─── Data for the task

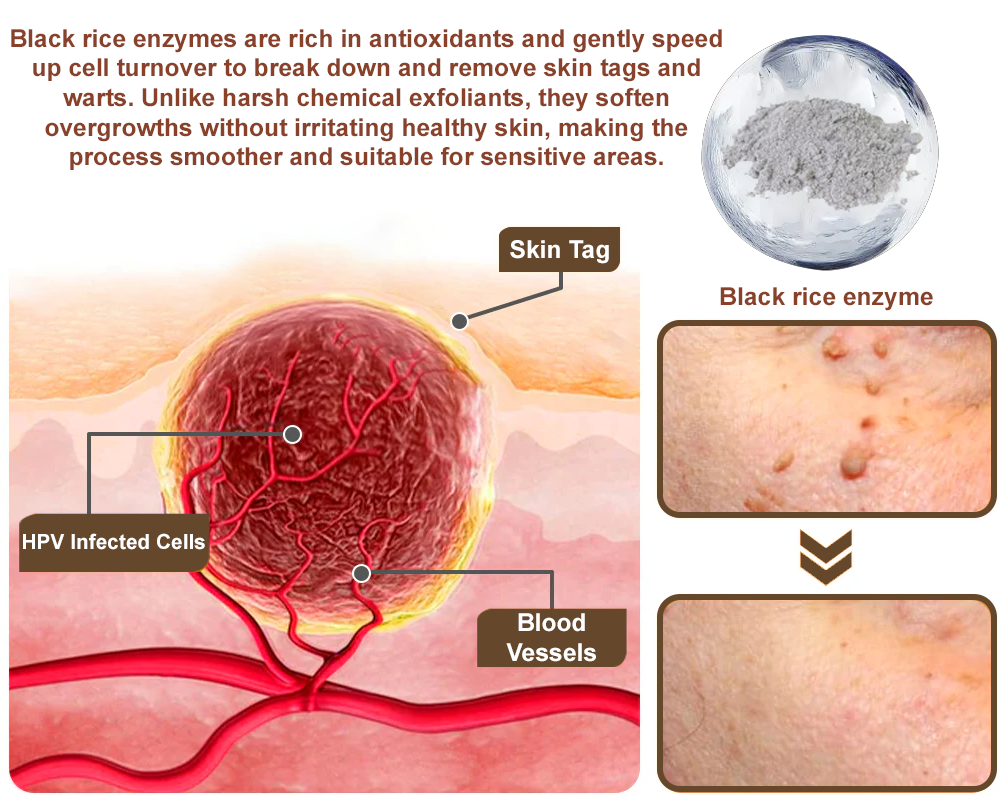 Black rice enzymes are rich in antioxidants and gently speed up cell turnover to break down and remove skin tags and warts. Unlike harsh chemical exfoliants, they soften overgrowths without irritating healthy skin, making the process smoother and suitable for sensitive areas.

Skin Tag

HPV Infected Cells

Blood Vessels

Black rice enzyme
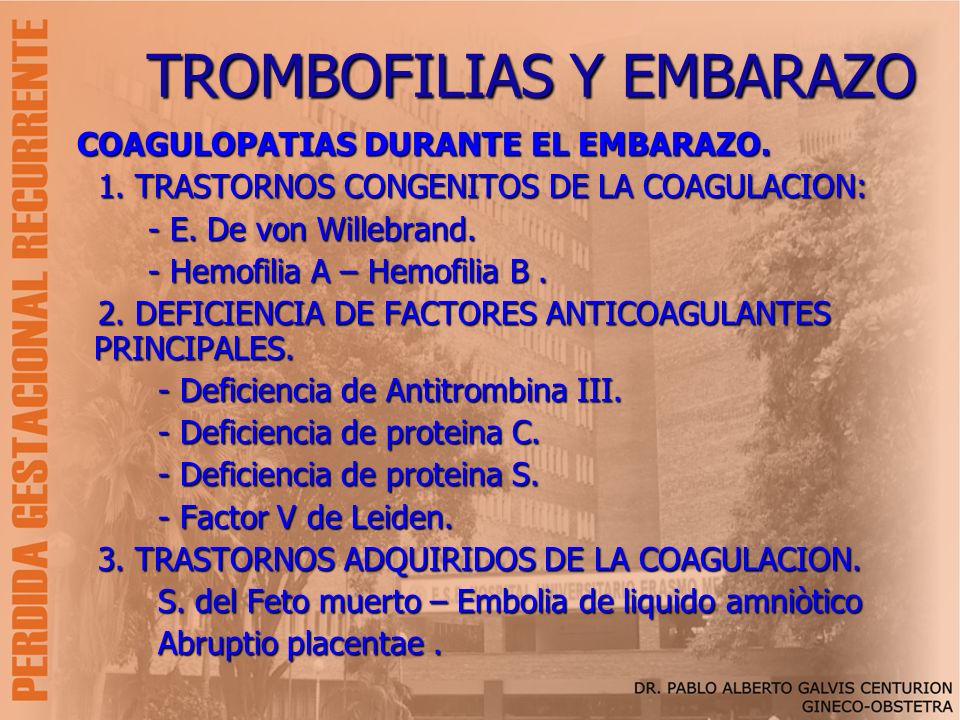 PERDIDA GESTACIONAL RECURRENTE

TROMBOFILIAS Y EMBARAZO

COAGULOPATIAS DURANTE EL EMBARAZO.

1. TRASTORNOS CONGENITOS DE LA COAGULACION:

- E. De von Willebrand.

- Hemofilia A – Hemofilia B .

2. DEFICIENCIA DE FACTORES ANTICOAGULANTES PRINCIPALES.

- Deficiencia de Antitrombina III.

- Deficiencia de proteina C.

- Deficiencia de proteina S.

- Factor V de Leiden.

3. TRASTORNOS ADQUIRIDOS DE LA COAGULACION.

S. del Feto muerto – Embolia de liquido amniòtico

Abruptio placentae .

DR. PABLO ALBERTO GALVIS CENTURION
GINECO-OBSTETRA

──────

What you should do: Repeat all of the entries above exactly. Keep pictures out of it.

Your response:
 Black rice enzymes are rich in antioxidants and gently speed up cell turnover to break down and remove skin tags and warts. Unlike harsh chemical exfoliants, they soften overgrowths without irritating healthy skin, making the process smoother and suitable for sensitive areas.

Skin Tag

HPV Infected Cells

Blood Vessels

Black rice enzyme
 PERDIDA GESTACIONAL RECURRENTE

TROMBOFILIAS Y EMBARAZO

COAGULOPATIAS DURANTE EL EMBARAZO.

1. TRASTORNOS CONGENITOS DE LA COAGULACION:

- E. De von Willebrand.

- Hemofilia A – Hemofilia B .

2. DEFICIENCIA DE FACTORES ANTICOAGULANTES PRINCIPALES.

- Deficiencia de Antitrombina III.

- Deficiencia de proteina C.

- Deficiencia de proteina S.

- Factor V de Leiden.

3. TRASTORNOS ADQUIRIDOS DE LA COAGULACION.

S. del Feto muerto – Embolia de liquido amniòtico

Abruptio placentae .

DR. PABLO ALBERTO GALVIS CENTURION
GINECO-OBSTETRA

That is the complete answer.